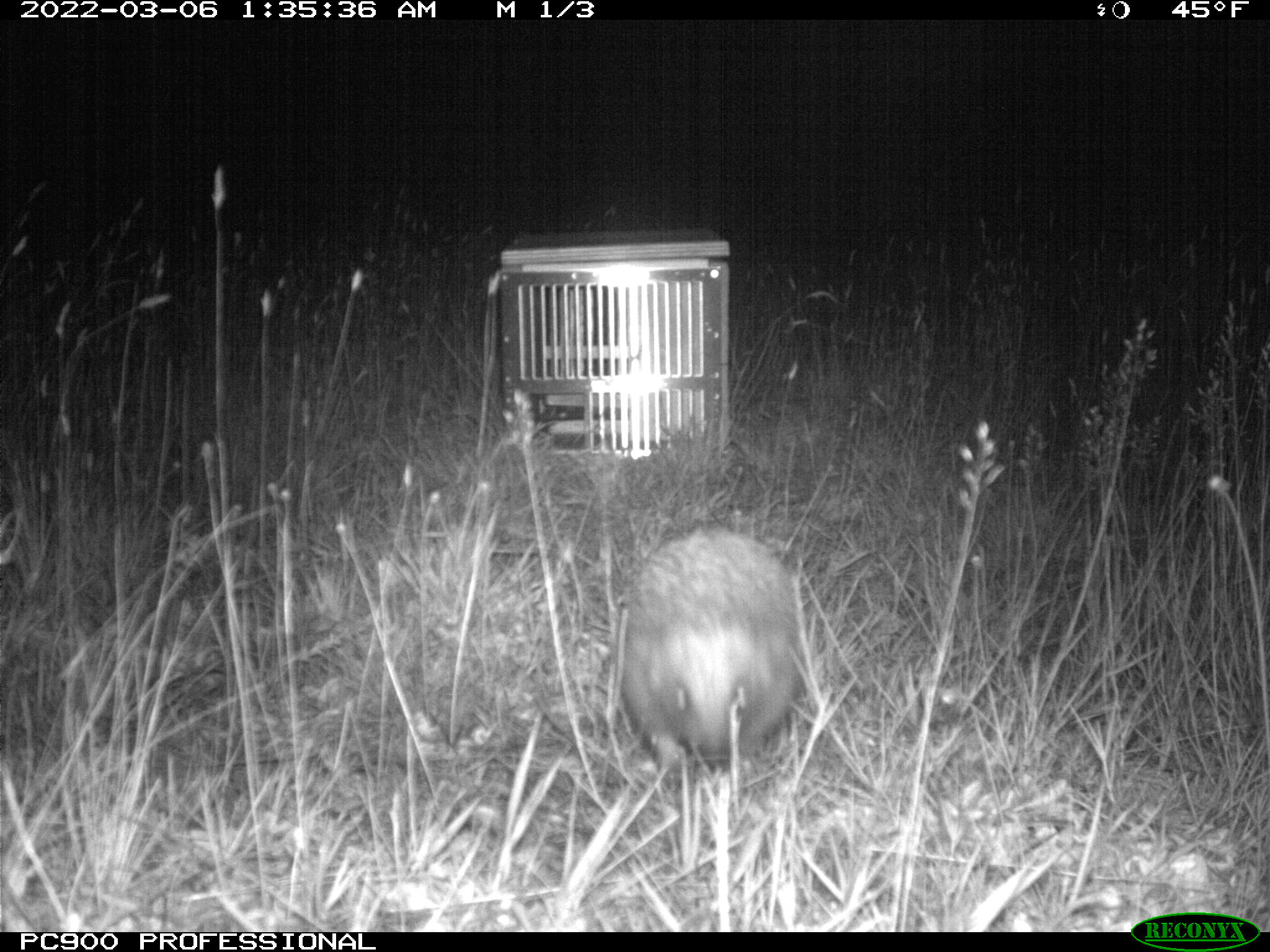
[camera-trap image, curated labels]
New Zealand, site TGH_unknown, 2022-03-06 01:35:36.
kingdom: Animalia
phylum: Chordata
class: Mammalia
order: Eulipotyphla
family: Erinaceidae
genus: Erinaceus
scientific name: Erinaceus europaeus europaeus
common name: european hedgehog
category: hedgehog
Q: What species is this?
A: Hedgehog (european hedgehog) (Erinaceus europaeus europaeus).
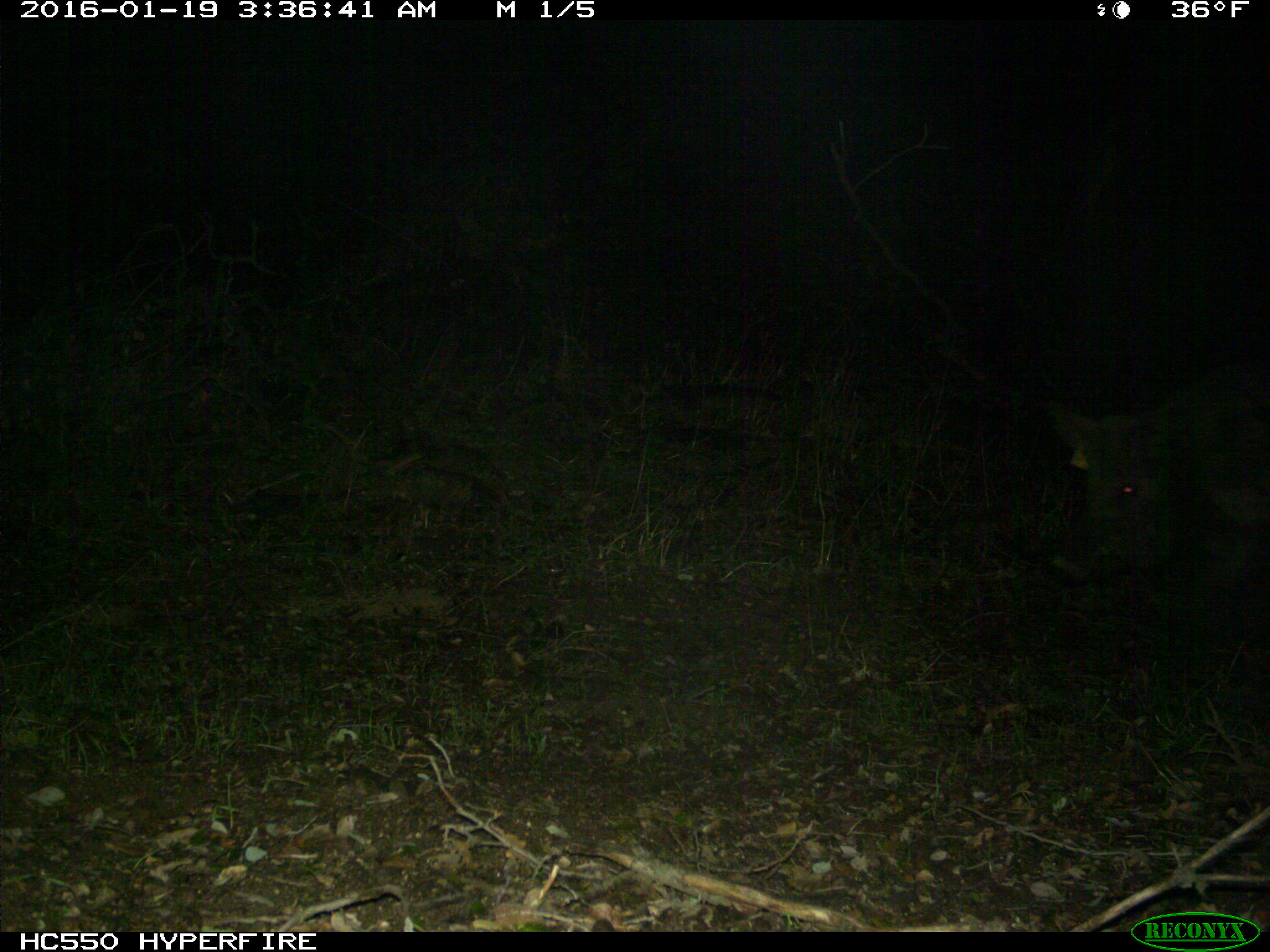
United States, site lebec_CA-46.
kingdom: Animalia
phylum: Chordata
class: Mammalia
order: Artiodactyla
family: Suidae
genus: Sus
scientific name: Sus scrofa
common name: wild boar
Sus scrofa (wild boar).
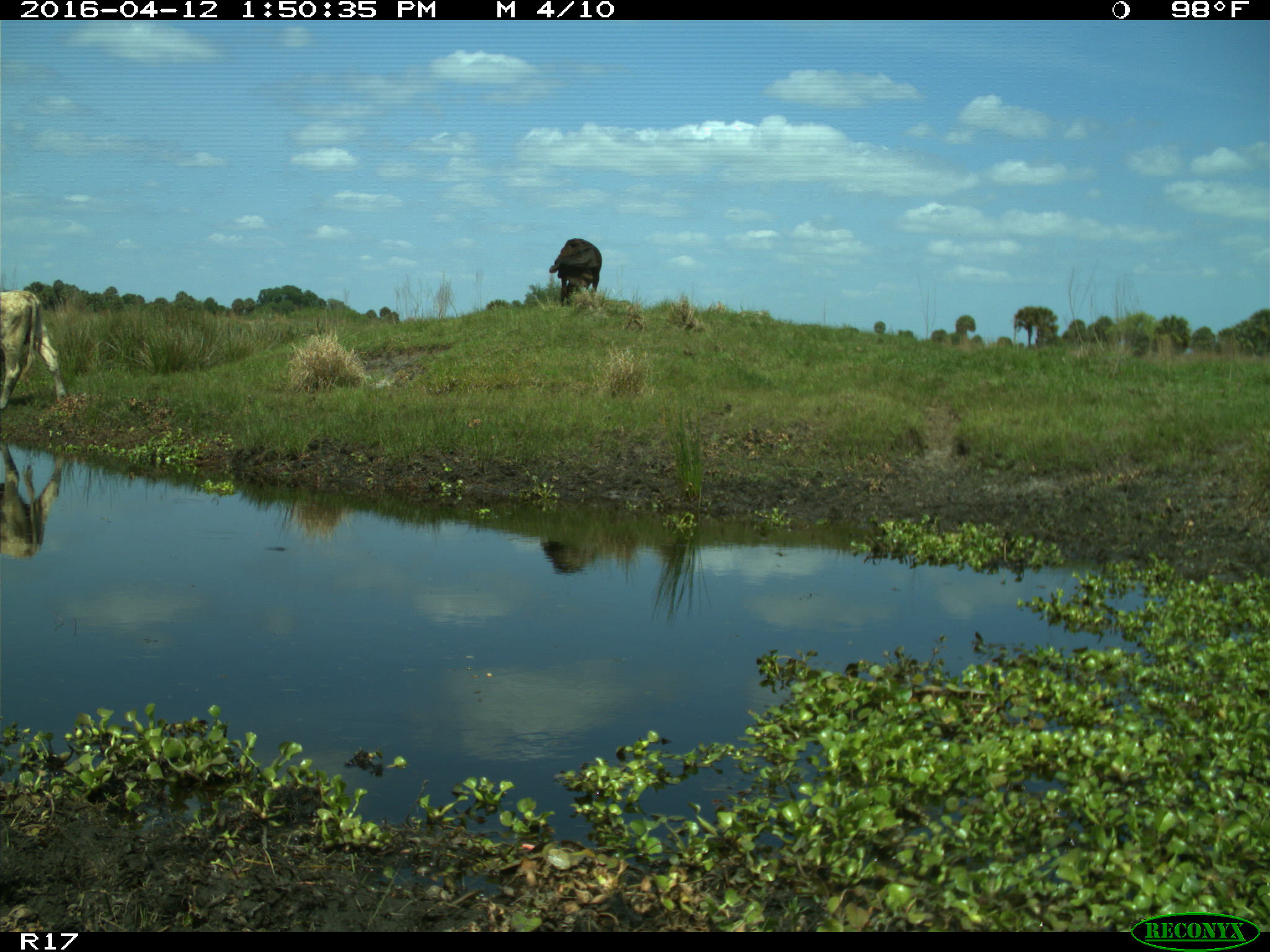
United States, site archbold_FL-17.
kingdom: Animalia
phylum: Chordata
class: Mammalia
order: Artiodactyla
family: Bovidae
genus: Bos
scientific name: Bos taurus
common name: domestic cow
Bos taurus (domestic cow).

**EXERCISE DIRECTIONS:** Full transcription of the material, exact in every line, without images.

**ANSWER TO THIS EXERCISE:**
[camera-trap image, curated labels]
New Zealand, site TGH_unknown, 2022-03-06 01:35:36.
kingdom: Animalia
phylum: Chordata
class: Mammalia
order: Eulipotyphla
family: Erinaceidae
genus: Erinaceus
scientific name: Erinaceus europaeus europaeus
common name: european hedgehog
category: hedgehog
Q: What species is this?
A: Hedgehog (european hedgehog) (Erinaceus europaeus europaeus).
United States, site lebec_CA-46.
kingdom: Animalia
phylum: Chordata
class: Mammalia
order: Artiodactyla
family: Suidae
genus: Sus
scientific name: Sus scrofa
common name: wild boar
Sus scrofa (wild boar).
United States, site archbold_FL-17.
kingdom: Animalia
phylum: Chordata
class: Mammalia
order: Artiodactyla
family: Bovidae
genus: Bos
scientific name: Bos taurus
common name: domestic cow
Bos taurus (domestic cow).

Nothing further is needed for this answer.